The fungicide, Clonostachys rosea strain CR-7 (also known as “Vectorite”), is aimed at protecting “high value” crops such as almonds, blueberries, strawberries and sunflowers. The fungicide’s creator, Canadian company Bee Vectoring Technology International (BVT), claims it is a “naturally occurring, non-genetically modified, unique fungus found throughout the world”—in other words, totally bee-nign.
BVT had to seek approval from EPA for this unique fungicide and distribution process. Section 408 of the Federal Food, Drug, and Cosmetic Act (FFDCA) authorizes EPA to set tolerances, or maximum residue limits, for pesticide residues on foods. Without such a tolerance, food containing residue is subject to seizure by the government. EPA approved an exemption from this tolerance requirement for residues of Vectorite in August 2019, finding that it is “safe” within the meaning of FFDCA. Vectorite is the first pesticide EPA has ever allowed to be deployed by bees—a bee-utiful use of the exemption.
Here is what all the buzz is about: Vectorite may be a win-win for bees and struggling crops alike. Bumblebees have been declining at an alarming rate in the U.S. in recent years, and studies show that common chemical fungicides are responsible for at least 70% of this decline. These fungicides are traditionally applied via spraying, an imprecise method which requires more product than necessary, with the rest ending up in water sources or on land—a stinging result for the environment and bees alike. But the use of bee vectoring, a highly precise distribution method, may end up replacing the use of these traditional fungicides, thereby bolstering the declining bee population. It seems like bee vectoring is the bee’s knees and a honey of a solution!

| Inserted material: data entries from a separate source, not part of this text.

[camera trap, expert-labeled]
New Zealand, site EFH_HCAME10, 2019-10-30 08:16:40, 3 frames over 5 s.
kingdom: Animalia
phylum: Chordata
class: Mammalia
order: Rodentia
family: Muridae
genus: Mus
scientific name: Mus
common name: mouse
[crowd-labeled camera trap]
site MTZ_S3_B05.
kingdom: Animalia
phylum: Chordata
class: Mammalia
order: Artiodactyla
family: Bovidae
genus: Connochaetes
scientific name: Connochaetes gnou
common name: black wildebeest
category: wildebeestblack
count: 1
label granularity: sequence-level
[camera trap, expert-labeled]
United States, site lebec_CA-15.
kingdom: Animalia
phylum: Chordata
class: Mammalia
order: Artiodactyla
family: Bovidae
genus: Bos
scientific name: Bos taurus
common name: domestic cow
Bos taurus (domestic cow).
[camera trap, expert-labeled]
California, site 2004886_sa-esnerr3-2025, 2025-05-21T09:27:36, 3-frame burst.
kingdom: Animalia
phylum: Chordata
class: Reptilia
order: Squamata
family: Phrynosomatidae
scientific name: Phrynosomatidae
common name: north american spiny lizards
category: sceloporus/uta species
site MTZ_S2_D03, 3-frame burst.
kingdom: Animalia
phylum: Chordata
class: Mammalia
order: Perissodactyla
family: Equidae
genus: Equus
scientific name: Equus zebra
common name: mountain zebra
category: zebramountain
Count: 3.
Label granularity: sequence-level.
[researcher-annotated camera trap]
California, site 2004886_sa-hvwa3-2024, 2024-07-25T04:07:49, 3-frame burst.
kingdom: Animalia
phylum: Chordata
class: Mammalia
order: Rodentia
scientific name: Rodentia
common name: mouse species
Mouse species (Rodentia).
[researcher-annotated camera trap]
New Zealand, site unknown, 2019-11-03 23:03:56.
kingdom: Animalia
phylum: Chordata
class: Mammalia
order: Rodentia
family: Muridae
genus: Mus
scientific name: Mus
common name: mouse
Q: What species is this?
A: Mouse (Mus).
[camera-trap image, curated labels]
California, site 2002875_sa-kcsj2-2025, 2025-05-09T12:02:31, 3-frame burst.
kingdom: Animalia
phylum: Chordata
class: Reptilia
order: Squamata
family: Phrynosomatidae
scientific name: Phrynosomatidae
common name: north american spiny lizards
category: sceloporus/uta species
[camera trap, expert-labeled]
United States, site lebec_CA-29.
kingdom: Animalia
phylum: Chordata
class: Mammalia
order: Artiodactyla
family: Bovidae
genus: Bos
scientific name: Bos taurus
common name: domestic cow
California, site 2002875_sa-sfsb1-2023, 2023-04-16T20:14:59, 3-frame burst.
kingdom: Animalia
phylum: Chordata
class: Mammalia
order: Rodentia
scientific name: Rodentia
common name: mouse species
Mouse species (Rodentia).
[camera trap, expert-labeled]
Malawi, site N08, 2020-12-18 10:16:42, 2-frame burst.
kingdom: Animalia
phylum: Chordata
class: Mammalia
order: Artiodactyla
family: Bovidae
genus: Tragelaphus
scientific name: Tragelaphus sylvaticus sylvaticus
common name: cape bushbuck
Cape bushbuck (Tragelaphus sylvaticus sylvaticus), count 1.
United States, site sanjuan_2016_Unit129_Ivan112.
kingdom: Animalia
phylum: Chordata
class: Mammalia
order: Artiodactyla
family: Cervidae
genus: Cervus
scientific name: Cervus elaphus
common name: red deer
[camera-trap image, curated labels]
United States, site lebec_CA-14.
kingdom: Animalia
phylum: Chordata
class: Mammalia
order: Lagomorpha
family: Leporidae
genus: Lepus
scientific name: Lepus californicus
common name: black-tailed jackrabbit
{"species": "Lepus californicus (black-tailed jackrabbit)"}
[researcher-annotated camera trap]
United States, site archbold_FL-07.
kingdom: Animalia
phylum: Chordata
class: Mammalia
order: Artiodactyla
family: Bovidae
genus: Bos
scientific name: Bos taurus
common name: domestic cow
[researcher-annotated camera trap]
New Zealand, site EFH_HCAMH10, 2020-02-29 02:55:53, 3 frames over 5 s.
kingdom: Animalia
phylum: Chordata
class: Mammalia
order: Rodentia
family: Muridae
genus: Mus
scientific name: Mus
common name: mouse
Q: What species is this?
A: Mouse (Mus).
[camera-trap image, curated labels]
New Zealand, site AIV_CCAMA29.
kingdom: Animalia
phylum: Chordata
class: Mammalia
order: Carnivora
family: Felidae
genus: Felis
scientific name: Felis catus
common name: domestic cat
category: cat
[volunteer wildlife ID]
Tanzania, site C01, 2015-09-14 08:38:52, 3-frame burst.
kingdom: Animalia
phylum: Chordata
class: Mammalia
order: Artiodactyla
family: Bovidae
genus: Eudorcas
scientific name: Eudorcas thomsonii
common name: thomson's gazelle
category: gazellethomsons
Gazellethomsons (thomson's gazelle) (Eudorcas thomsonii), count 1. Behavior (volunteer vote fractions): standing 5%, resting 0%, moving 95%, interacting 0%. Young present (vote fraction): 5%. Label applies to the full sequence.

But now for the buzz kill: some biologists believe the fungicide may prove harmful to the busy bees who deliver it. Sheila Colla, a conservation biologist at the University of York, thinks that farmers will continue to use insecticides in addition to Vectorite to combat fungal diseases. Not only that, but there is also the potential that this method will adversely affect the wild bee population. The rusty-patched bumblebee (Bombus affinis), listed as endangered under the Endangered Species Act just two years ago, may very well have “[rapidly declined] because they were exposed to a novel disease from managed bees.” For more on the rusty patched bumblebee, see an earlier blog post of mine, Bumble Bee Buzzkill.
The question is, then (with apologies to Shakespeare): “to bee, or not to bee?” Even if Vectorite is not the solution to the plight of the American bumblebee, hopefully it will, at the very least, make farmers buzz off of the large-scale application of harmful chemical fungicides.